Tiang Terakhir . . . . . (Penggurusan untuk Relokasi Pasar Sentral Poso)

Matahari belum lagi terbit di hari itu.  Tapi suara tiang listrik yang dipukul berbalas-balasan sudah nyaring terdengar di sekitaran Pasar Sentral kota Poso. Tidak jauh, barisan aparat gabungan dari Satpol PP, Kepolisian dan Tentara lengkap dengan pakaian pelindungan berbaris rapat. Bersama mereka, ada sejumlah alat berat yang turut serta. Tujuan mereka satu, melakukan pengosongan di area Pasar Sentral Poso. Ini adalah bagian dari kebijakan dari pemerintah daerah setempat untuk merelokasi aktivitas jual beli ke Pasar Baru yang letaknya di sebelah selatan pusat kota. Kebijakan yang belum sepenuhnya bisa diterima oleh para pedagang.
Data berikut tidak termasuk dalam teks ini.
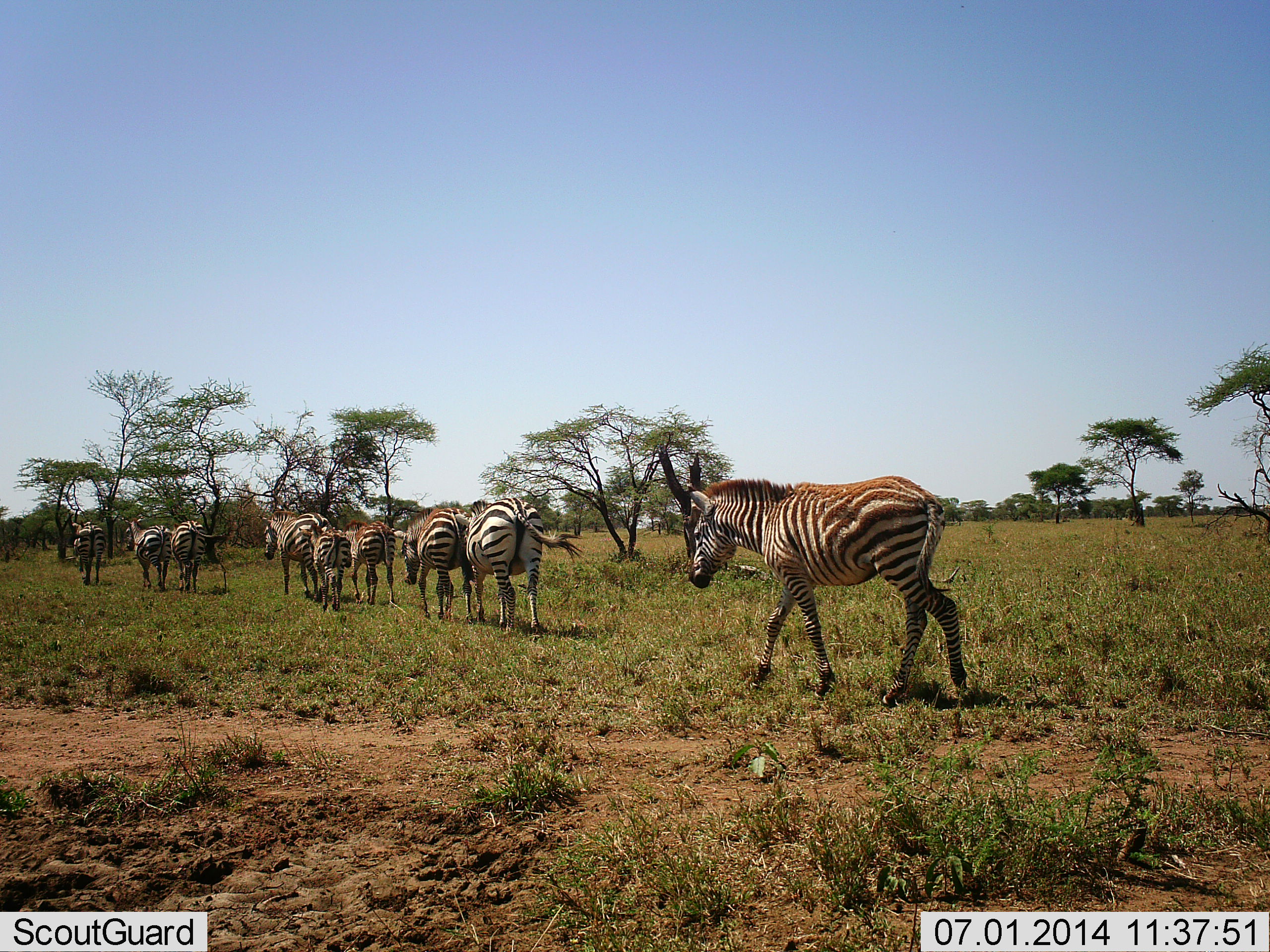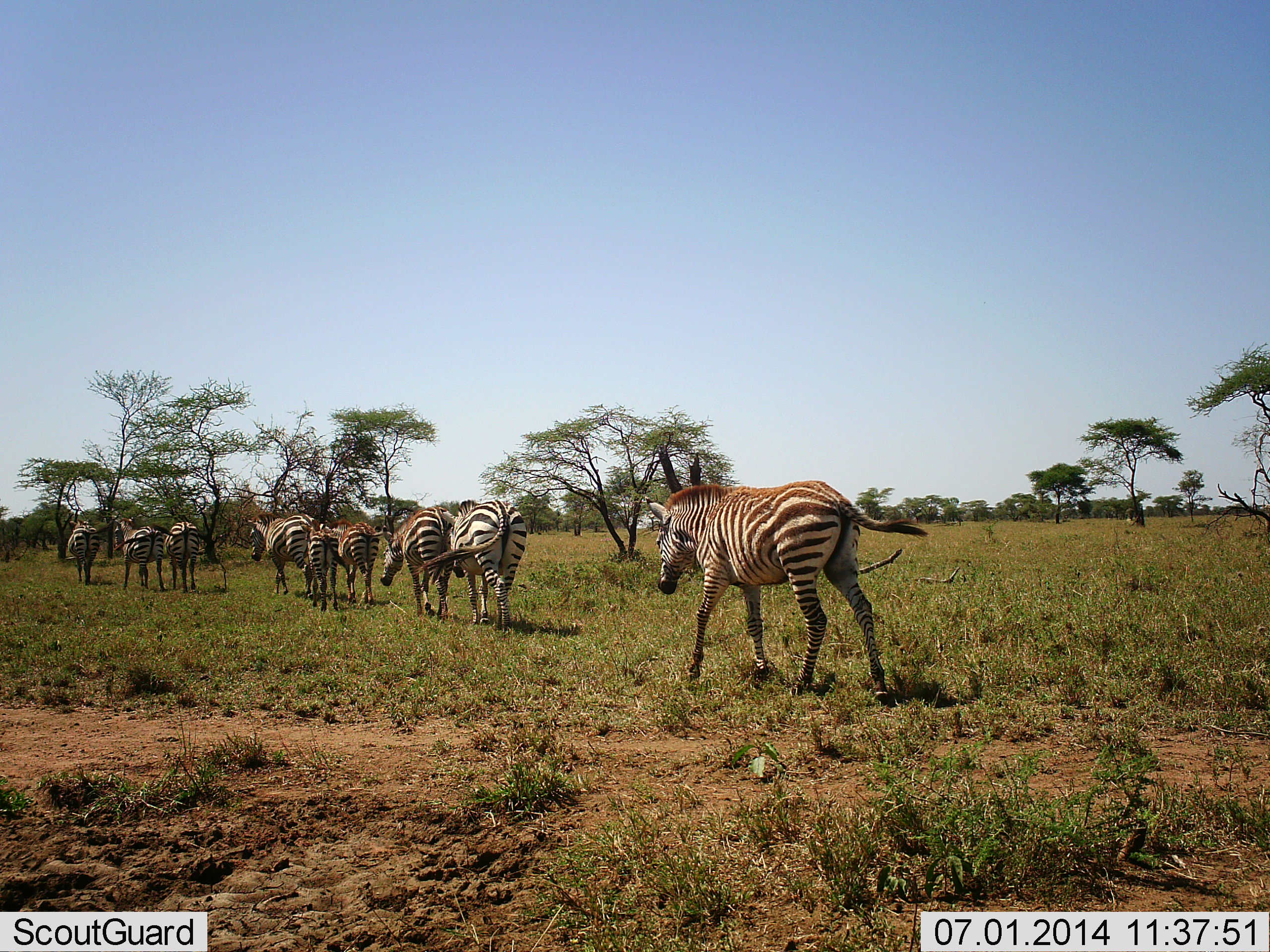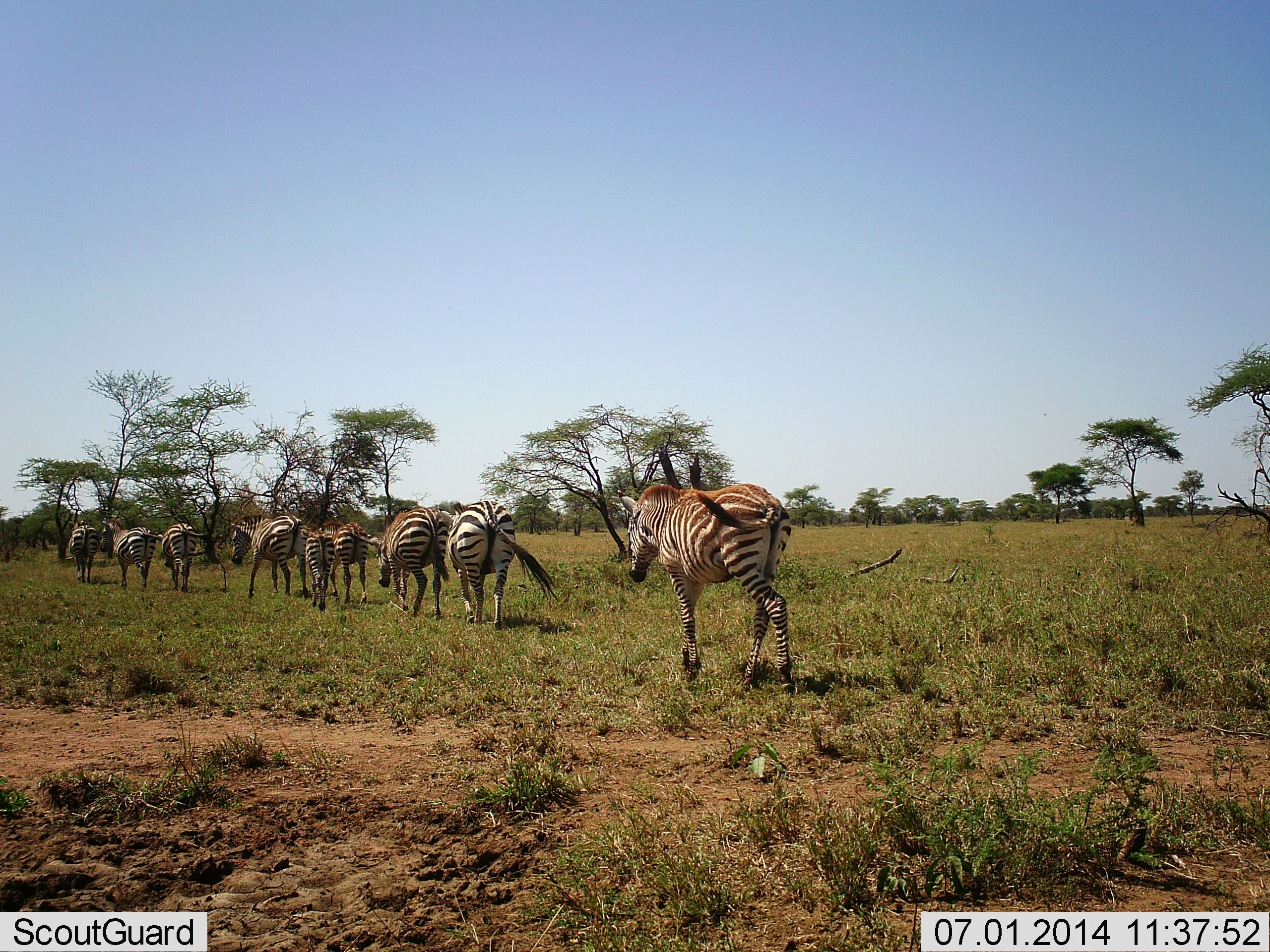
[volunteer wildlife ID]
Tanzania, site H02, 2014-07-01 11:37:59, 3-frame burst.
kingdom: Animalia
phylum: Chordata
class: Mammalia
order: Perissodactyla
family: Equidae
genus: Equus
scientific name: Equus quagga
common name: plains zebra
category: zebra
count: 9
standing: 0%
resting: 0%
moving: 100%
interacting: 10%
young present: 20%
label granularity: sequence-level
Bagi mereka yang menolak relokasi dan masih bertahan di pasar itu, pukulan tiang listrik yang mereka lakukan adalah sebuah petanda telah tibanya ‘Hari’ ini. ‘Hari’ yang mereka paham benar bahwa itu pasti akan datang.  Saat pemerintah menggunakan segenap kekuatannya dan mereka tak punya kuasa lagi untuk bertahan. Apalagi suara mereka sendiri tak lagi utuh karena sebagian pedagang lain sudah memutuskan ikut ketusan pemerintah, hijrah ke tempat baru.

Dan selasa pagi itu, pembongkaran bangunan-bangunan di Pasar Sentral dimulai. Tak ada terlihat perlawanan berarti dari mereka yang menolak. Hanya ada beberapa ban yang dibakar di tengah jalan raya dan blokade balok kayu yang melintang di pintu masuk kompleks pasar. Rintangan-rintangan itu terlalu mudah bagi para eksekutor yang bergerak dengan dukungan kendaraan alat-alat berat. Perlawanan yang sedikit itu mungkin hanya seremonial penutup dari penolakan panjang sejak wacana relokasi ini beredar beberapa tahun tahun yang lalu. “Kami tahu kami pasti akan tergusur, tapi tidak mungkin tanpa perlawanan. Setidaknya mereka tahu kalau kami masih ada”.

Sore harinya, hampir seluruh bangunan semi-permanen yang ada di dalam kompleks Pasar Sentral itu sudah rubuh tanpa bentuk. Hanya tersisa bangunan utama dibahagian tengah-nya. Dua buah prasasti dengan tulisan yang telah memudar masih bias dilihat di bagian tengah dari bangunan utamanya. Prasasti pertama menuliskan tentang peletakan batu pertama pembangunan pasar ini pada tahun 1982 silam. Sementara prasasti ke-dua memperlihatkan peresmiannya yang dilakukan oleh Menteri Dalam Negeri masa itu, Soepardjo Roestam, setahun setelah peletakan batu pertama. Pasar Sentral ini akhirnya tutup buku setelah 34 tahun menjadi sentrum aktifitas jual beli masyarakat.